PROBLEM SET →
a: In the essay on openness in relationships, why is intuition called our sixth sense?
b: Print the part of the essay on openness in relationships starting at "Intuition is called" and ending at "their other senses.".

START SUPPLIED TEXT

By Susan McNeal Velasquez
In our fast-paced society, we have come to expect that everything, including intimacy, can be created instantly. Since the internet, connections are easily made, and a new acquaintance can appear to be a relationship match based solely online.
Intuition is called our sixth sense because it is the ability to synthesize information from our five senses to establish a deeper information stream. When we meet another face-to-face, our eyes take them in as we sense their energy. Underneath the surface banter we all use, a tremendous amount of information is readily available if we allow ourselves to attune to it. There is an apt saying, ‘ who you are speaks so loudly, I can’t hear a word you are saying.’
I often have clients who have entered into a relationship and become intimately involved based solely on the fact that they have corresponded back and forth through e-mail, texts or phone calls, each time becoming more and more open without having any information about the other person from their other senses.
Being open and self-revealing is crucial in building trust with one another. No openness, no trust. Too much openness too soon violates self-trust. Runaway openness can leave you unsafe and vulnerable to manipulation. It invites others into your inner life before they have been qualified as honorable enough to be let in. Openness is a skill that is crucial and a deciding factor in our success or failure in relationships.
Our awareness of ourselves can be divided into two levels. The first level is what we are aware of about ourselves and can share quite easily with little or no discomfort. What sits below this level is more sensitive information. It is what you are aware of about yourself that makes you more exposed and vulnerable. This is the level that is best managed by your intuitive knowledge about yourself and your intuitive sensing of another.
A question needs to be answered before you share sensitive information about yourself. The question is: Am I willing to fully own these thoughts and feelings before I share them with another? When this question is considered before sharing intimate information about yourself, your history, wants, needs, desires and dreams, you have a green light to share whatever you deem appropriate. When willing to take full responsibility for our openness, we can use our sharing to establish authentic relationships with others.
This, under the surface level is a two-edged sword. Our willingness to disclose our private selves is a supreme gift that creates the possibility of creating timeless friendships. Sharing from this intimate storehouse also creates the experience of being out of control. Once we publish information, it is in the hands of the gods. It threatens the carefully put-together image management that makes us appear ready for prime time.

END SUPPLIED TEXT
START SUPPLIED RECORDS

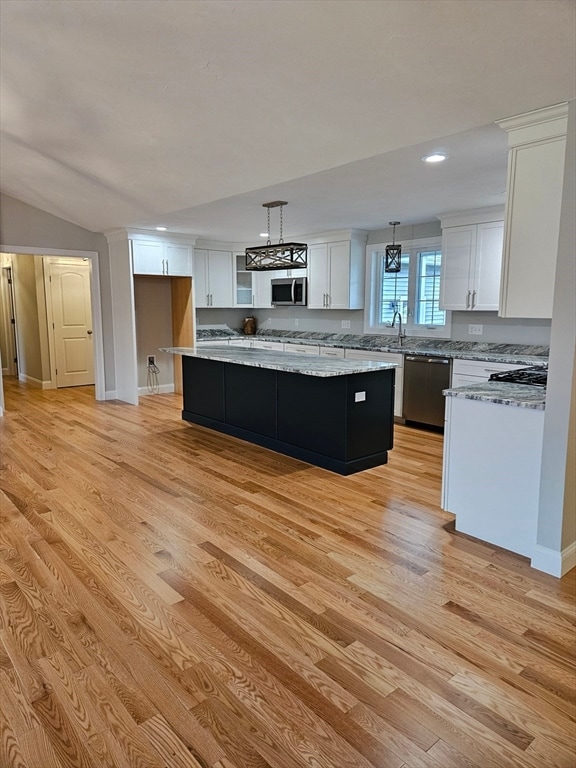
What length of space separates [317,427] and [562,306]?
2.27m

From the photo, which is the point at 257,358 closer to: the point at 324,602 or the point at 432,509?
the point at 432,509

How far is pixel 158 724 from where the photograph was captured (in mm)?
1672

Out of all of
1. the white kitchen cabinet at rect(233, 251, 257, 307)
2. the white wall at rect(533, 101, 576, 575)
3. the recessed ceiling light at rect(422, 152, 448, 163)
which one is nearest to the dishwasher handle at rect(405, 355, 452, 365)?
the recessed ceiling light at rect(422, 152, 448, 163)

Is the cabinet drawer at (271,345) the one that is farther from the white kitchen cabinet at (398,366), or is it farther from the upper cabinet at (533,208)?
the upper cabinet at (533,208)

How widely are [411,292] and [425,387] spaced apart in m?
1.47

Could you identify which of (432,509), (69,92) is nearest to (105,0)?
(69,92)

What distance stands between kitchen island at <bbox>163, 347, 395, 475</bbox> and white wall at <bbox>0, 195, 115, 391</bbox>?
2667 mm

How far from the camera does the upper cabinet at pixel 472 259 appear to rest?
521cm

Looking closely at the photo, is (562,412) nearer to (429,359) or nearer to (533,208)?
(533,208)

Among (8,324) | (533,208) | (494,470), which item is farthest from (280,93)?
(8,324)

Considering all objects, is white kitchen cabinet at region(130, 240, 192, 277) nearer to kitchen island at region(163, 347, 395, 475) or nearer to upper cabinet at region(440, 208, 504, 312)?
kitchen island at region(163, 347, 395, 475)

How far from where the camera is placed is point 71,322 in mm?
8273

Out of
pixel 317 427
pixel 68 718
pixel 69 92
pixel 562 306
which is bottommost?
pixel 68 718

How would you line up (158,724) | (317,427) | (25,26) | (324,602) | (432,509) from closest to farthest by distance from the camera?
(158,724) < (324,602) < (25,26) < (432,509) < (317,427)
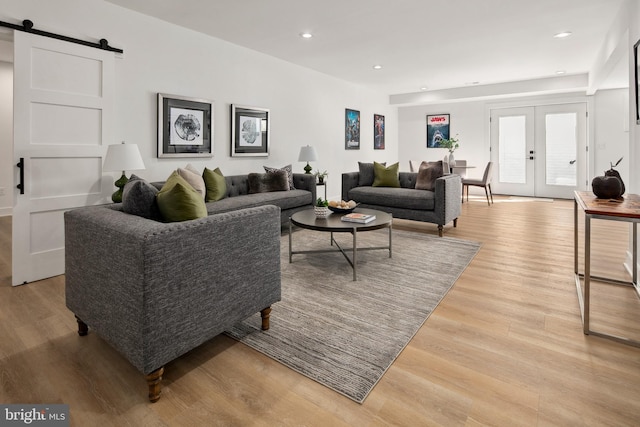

END SUPPLIED RECORDS

RESULTS →
a: It is the ability to synthesize information from our five senses to establish a deeper information stream.

b:
Intuition is called our sixth sense because it is the ability to synthesize information from our five senses to establish a deeper information stream. When we meet another face-to-face, our eyes take them in as we sense their energy. Underneath the surface banter we all use, a tremendous amount of information is readily available if we allow ourselves to attune to it. There is an apt saying, ‘ who you are speaks so loudly, I can’t hear a word you are saying.’
I often have clients who have entered into a relationship and become intimately involved based solely on the fact that they have corresponded back and forth through e-mail, texts or phone calls, each time becoming more and more open without having any information about the other person from their other senses.